Фрагмент документа:
31 мая
Вчера наконец вернулся домой. Вылетел рано утром из Вены, а домой зашёл около полуночи. Непростая, нервная и тяжёлая выдалась дорога.
Почти два месяца не был дома, проехал бессчётное число городов и тысячи километров. Я просто рвался домой! И конечно же, возникли всяческие препоны и препятствия. Если чего-то страстно хочешь, такое случается почти всегда…
Лететь домой из Вены в Калининград нужно было через Берлин: через Москву много дальше и дольше, лишний крюк, лишние сотни миль.
Должен был вылететь рано утром, пару часов в Берлине, какой-то час лёта – и я дома.
За четыре дня до этого пришло сообщение, что вылет из Берлина перенесён на час. Неприятно, конечно, но чепуха: час туда, час сюда – всё равно быстрее, чем через Москву.
Отыграл спектакль в Вене, попрощался с фестивалем, немного поспал и почти на рассвете поехал на такси в аэропорт по субботней, утренней, совершенно пустынной Вене, которую из-за плотной работы в этот раз совсем не увидел. Дальше – аэропорт, кофе, самолёт, берлинский, совершенно не соответствующий сегодняшнему дню аэропорт "Тигель". Маялся в нём в крайне неудобном терминале, из которого улетают самолёты в основном в Россию и туда, где нужно проходить паспортный контроль, то есть за пределы Евросоюза. Маялся, мучимый дремотой и отчаянно неудобными сиденьями.
С удовольствием прошли мы, немногие желающие улететь в Калининград, в маленький самолёт, расселись, пристегнули ремни безопасности, посмотрели "маски-шоу" и выслушали инструкцию в исполнении нежного стюарда, отправили смс-сообщения тем, кто ждёт, что вылетаем, отключили телефоны… И так просидели час.
Никакой не было суеты в салоне, не приходили техники и люди в ярких жилетах, как бывает в случае технической неисправности. Мы просто сидели и сидели. А потом командир корабля по-немецки и по-английски сообщил, что наш рейс отменён. Не задержан по метеоусловиям Берлина или Калининграда или по техническим причинам, не перенесён на другое время, а попросту отменён. Дальше он сказал, что никаких комментариев дать не может, комментарии мы получим в аэропорту, куда нам следует немедленно пройти, получить багаж – и делать всё, что заблагорассудится. Представляете, да?!
В самолёте были люди, которые, например, летели из Израиля через Берлин. Пожилые дамы, которые летели от своих детей из немецкой глубинки в Россию и не понимали ни по-немецки, ни по-английски ни слова. И они решительно не понимали, что им дальше делать. Кстати, я тоже.
Со мной такое случилось впервые за мою многолетнюю разъездную практику. Я много раз сидел сутками в аэропортах из-за непогоды, попадал в тайфуны, много раз из-за неполадок самолёта меняли воздушные суда. Однажды из-за неосторожных действий стюардессы у нашего самолёта при выруливании на взлётную открылась дверь и вышел надувной трап. Чего только не было! Но такое случилось впервые.

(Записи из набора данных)
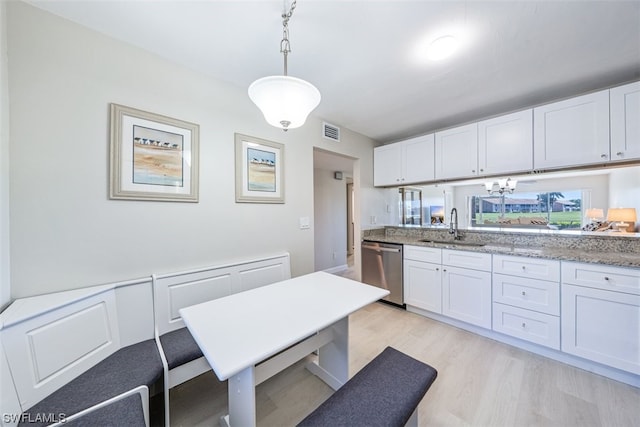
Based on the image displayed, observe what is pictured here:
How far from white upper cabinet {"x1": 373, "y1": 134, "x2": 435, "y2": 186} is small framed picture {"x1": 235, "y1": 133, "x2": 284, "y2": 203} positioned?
5.78 ft

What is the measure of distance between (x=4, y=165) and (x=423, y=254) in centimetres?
337

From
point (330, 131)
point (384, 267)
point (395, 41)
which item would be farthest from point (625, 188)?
point (330, 131)

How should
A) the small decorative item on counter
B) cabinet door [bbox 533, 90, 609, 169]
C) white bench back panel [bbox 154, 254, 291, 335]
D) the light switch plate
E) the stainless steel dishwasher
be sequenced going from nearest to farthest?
white bench back panel [bbox 154, 254, 291, 335] → cabinet door [bbox 533, 90, 609, 169] → the small decorative item on counter → the light switch plate → the stainless steel dishwasher

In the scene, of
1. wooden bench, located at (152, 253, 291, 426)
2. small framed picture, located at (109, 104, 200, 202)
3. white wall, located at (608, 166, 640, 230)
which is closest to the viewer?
wooden bench, located at (152, 253, 291, 426)

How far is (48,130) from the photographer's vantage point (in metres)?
1.23

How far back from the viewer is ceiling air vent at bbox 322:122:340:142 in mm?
2729

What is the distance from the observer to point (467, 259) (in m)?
2.34

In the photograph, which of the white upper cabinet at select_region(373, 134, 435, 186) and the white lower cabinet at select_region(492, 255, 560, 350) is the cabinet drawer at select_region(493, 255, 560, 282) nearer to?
the white lower cabinet at select_region(492, 255, 560, 350)

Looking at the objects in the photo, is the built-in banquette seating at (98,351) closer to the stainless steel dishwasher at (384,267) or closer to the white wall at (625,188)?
the stainless steel dishwasher at (384,267)

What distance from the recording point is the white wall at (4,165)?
42.2 inches

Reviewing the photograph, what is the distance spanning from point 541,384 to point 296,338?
200 centimetres

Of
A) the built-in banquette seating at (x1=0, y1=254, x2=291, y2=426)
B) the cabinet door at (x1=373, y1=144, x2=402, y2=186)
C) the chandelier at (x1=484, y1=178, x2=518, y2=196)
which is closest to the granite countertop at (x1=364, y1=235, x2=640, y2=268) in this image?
the chandelier at (x1=484, y1=178, x2=518, y2=196)

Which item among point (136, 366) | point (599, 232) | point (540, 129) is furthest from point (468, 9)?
point (136, 366)

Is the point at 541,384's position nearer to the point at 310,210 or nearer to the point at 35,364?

Письменное задание 1:
Оформите нумерованным списком строки набора данных, начиная со строки с «Which item among» и до конца набора, пустые строки пропустите.
Письменное задание 2:
Продолжите заметку о перелёте из Вены в Калининград после её последнего предложения.

Письменный ответ 1:
1. Which item among point (136, 366) | point (599, 232) | point (540, 129) is furthest from point (468, 9)?
2. point (136, 366)
3. Is the point at 541,384's position nearer to the point at 310,210 or nearer to the point at 35,364?

Письменный ответ 2:
Помимо прочего, нам нужно было снова пройти границу, которую мы только что проходили. Пограничники сначала не могли понять, откуда и почему мы явились. Потом нам долго не могли выдать багаж. Мы ждали представителя авиакомпании, но никто не явился, тогда мы уже сами нашли стойку представительства "Эйр Берлин".
Там нам были не рады.
Никаких извинений, никакого сочувствия, никаких объяснений причин. Рейс отменён – и шабаш.
Рейс отменён, компенсировать и вернуть деньги они не могут, посадить на самолёты других авиакомпаний, которые летят хотя бы до Москвы, не могут и не намерены, а могут заменить наши билеты билетами на аналогичный рейс на завтра. При этом они сказали замечательную фразу: "Надеемся, что этот рейс состоится".
У меня кругом пошла голова.
Я категорически, совсем, отчаянно не хотел проводить ночь нигде, кроме дома.
Быстро выяснилось, что у меня есть следующая возможность не ночевать в Берлине – купить билет и как можно скорее улететь в Москву, а оттуда – в Калининград. Но на Москву билетов не оказалось. Точнее, не оказалось билетов на вечерний рейс, а ближайший дневной уже был в состоянии посадки. Я готов был сделать рывок, чтобы успеть, как вдруг надменная дама, представлявшая авиакомпанию "Эйр Берлин", сказала, что может отправить желающих до Гданьска, и добавила: "Оттуда всего сто сорок километров до вашего Калининграда. Там, наверное, ходят какие-то поезда. Доедете, потом напишете на наш сайт, и мы по возможности компенсируем ваши деньги".
Про поезда звучало наивно. Дама представления не имеет о транспортном сообщении между Гданьском и Калининградом. Ей в Берлине, видимо, мерещится, что куда угодно можно доехать если не на метро, то прекрасным "Дойче Баном". Но я немедленно согласился лететь в Гданьск, потому что это было в сторону дома.
К моему решению присоединились ещё два человека, потому что я сказал, что могу взять двух желающих в машину, на которой поеду из Гданьска в Калининград.
Присоединился парень, совсем молоденький, с огромным рюкзаком, и дама моего возраста, которая летела из Копенгагена, где живёт, в Калининград, где жила. Так мы и полетели. Друзья прислали за мной в Гданьск машину. От Гданьска мы ехали по живописнейшим местам…
Парень оказался моим земляком из Томска, лингвистом, который год преподавал немецкий на берегах Рейна и впервые ехал в Калининград с желанием найти там свой жизненный интерес, работу и, возможно, аспирантуру. Я видел, что ему даже в радость такое приключение и удлинение путешествия. В Польше он прежде не был. Да и дама была рада. По дороге она рассказывала о своей жизни, детях, кошке… А мне было обидно за каждую минуту, проведённую не дома.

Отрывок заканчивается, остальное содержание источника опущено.